▶ AIM OF THE TASK
Filter the data below, keeping only lines that contain "site".

(Stored dataset items)
++++++
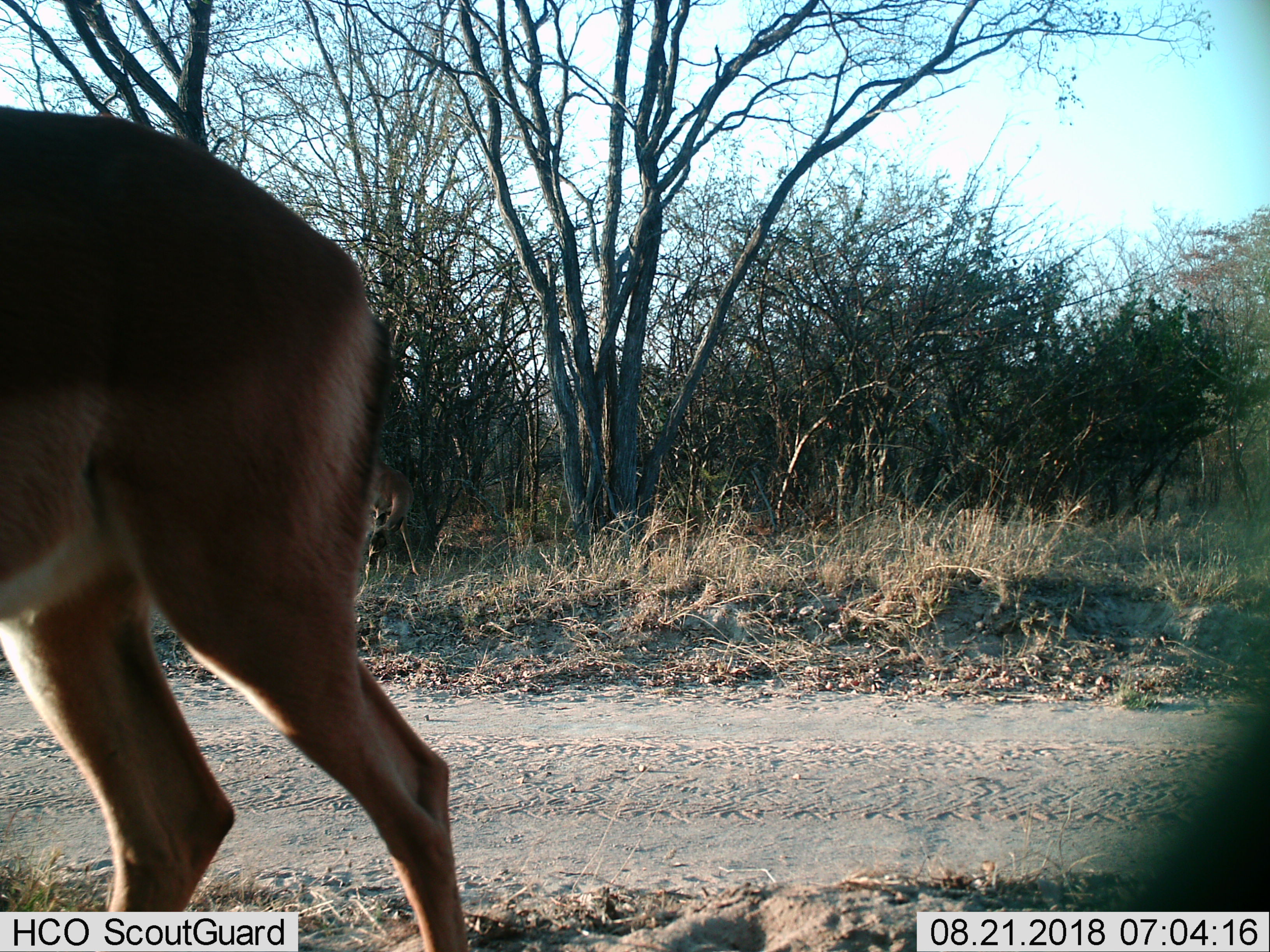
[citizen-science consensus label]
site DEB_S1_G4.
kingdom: Animalia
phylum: Chordata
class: Mammalia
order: Artiodactyla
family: Bovidae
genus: Aepyceros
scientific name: Aepyceros melampus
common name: impala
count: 1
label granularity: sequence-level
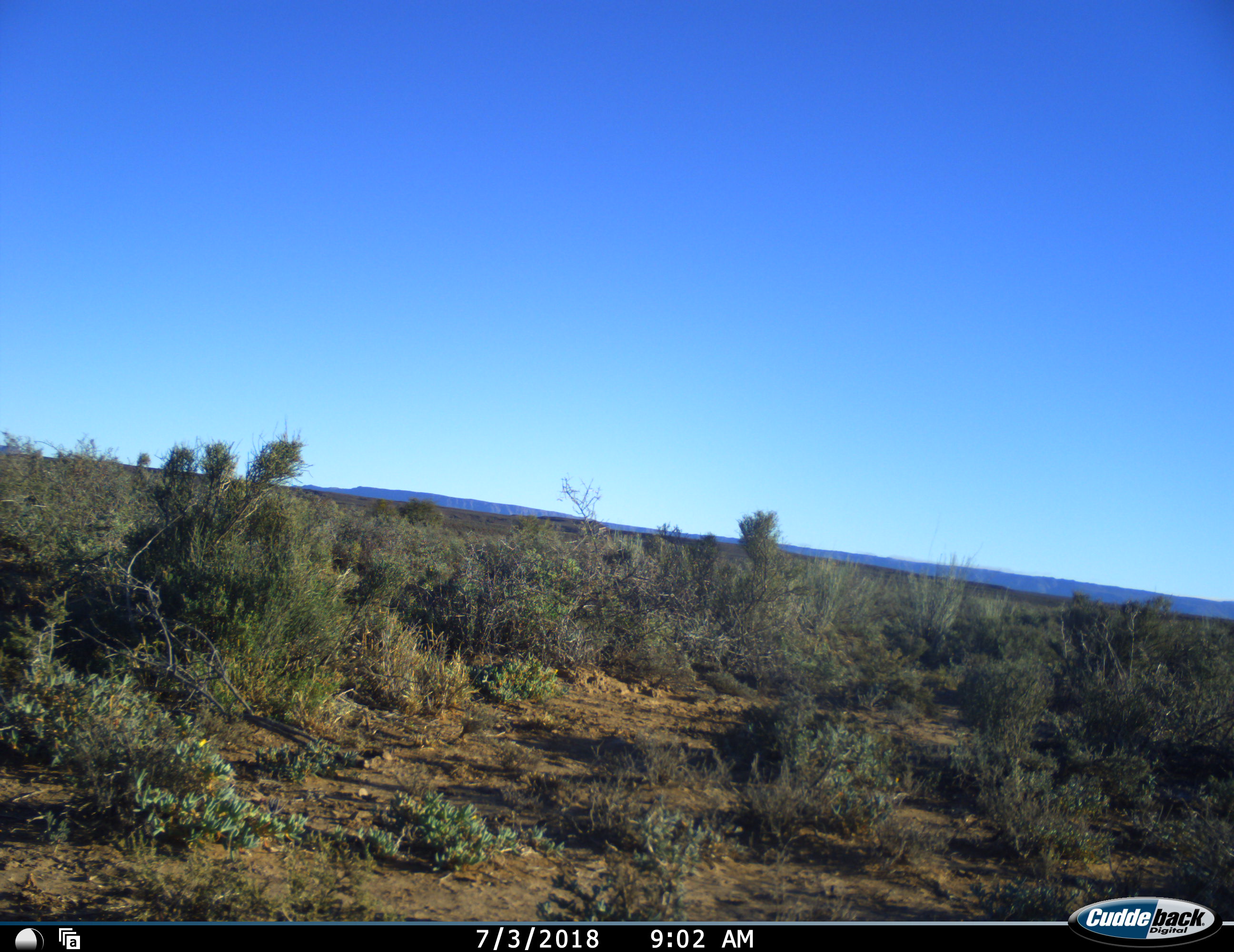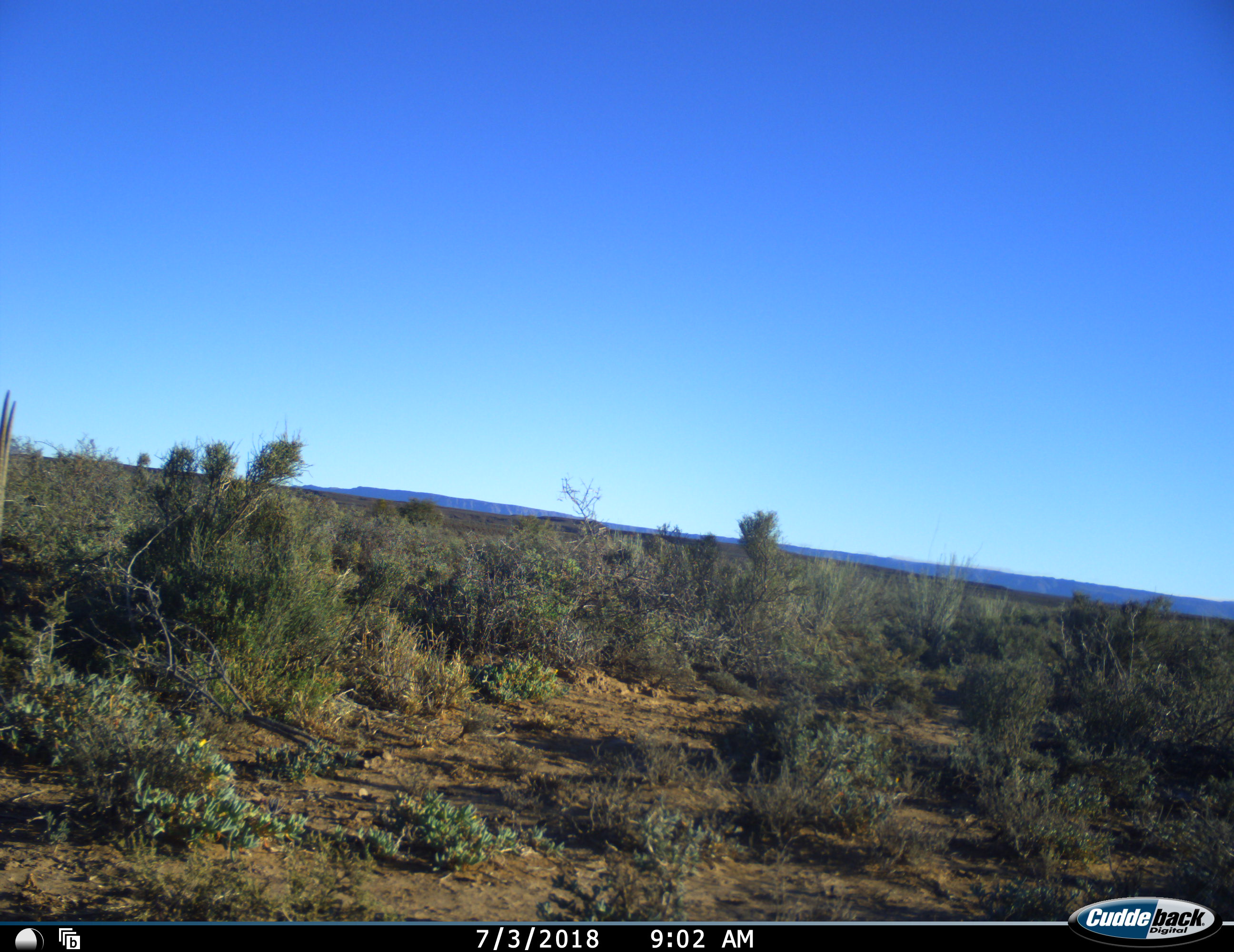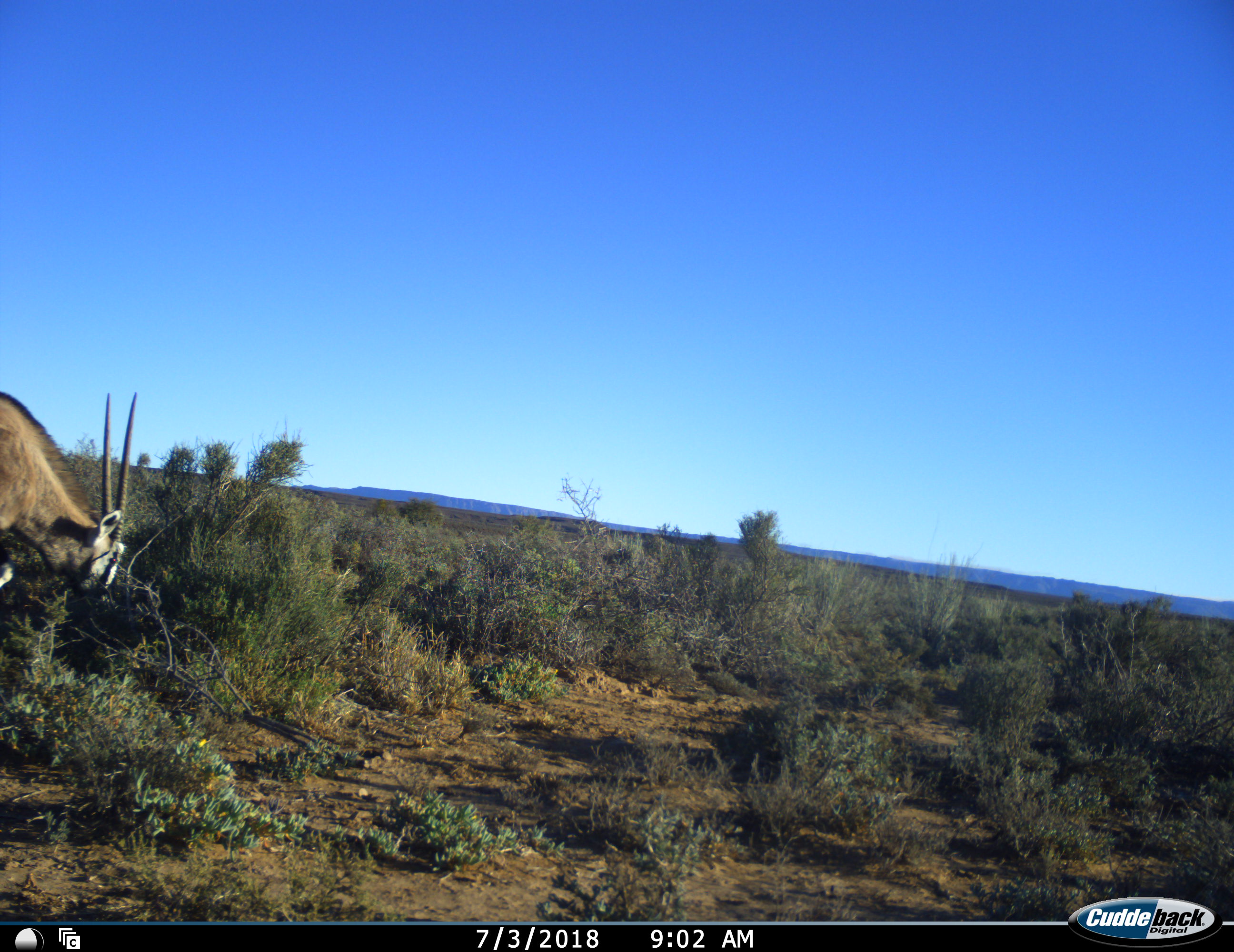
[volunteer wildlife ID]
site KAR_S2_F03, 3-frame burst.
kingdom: Animalia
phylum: Chordata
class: Mammalia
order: Artiodactyla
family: Bovidae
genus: Oryx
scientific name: Oryx gazella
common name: gemsbok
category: oryx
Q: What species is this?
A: Oryx (gemsbok) (Oryx gazella).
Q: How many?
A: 1.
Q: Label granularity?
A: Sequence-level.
++++++
▶ SOLUTION TO THIS EXERCISE
site DEB_S1_G4.
site KAR_S2_F03, 3-frame burst.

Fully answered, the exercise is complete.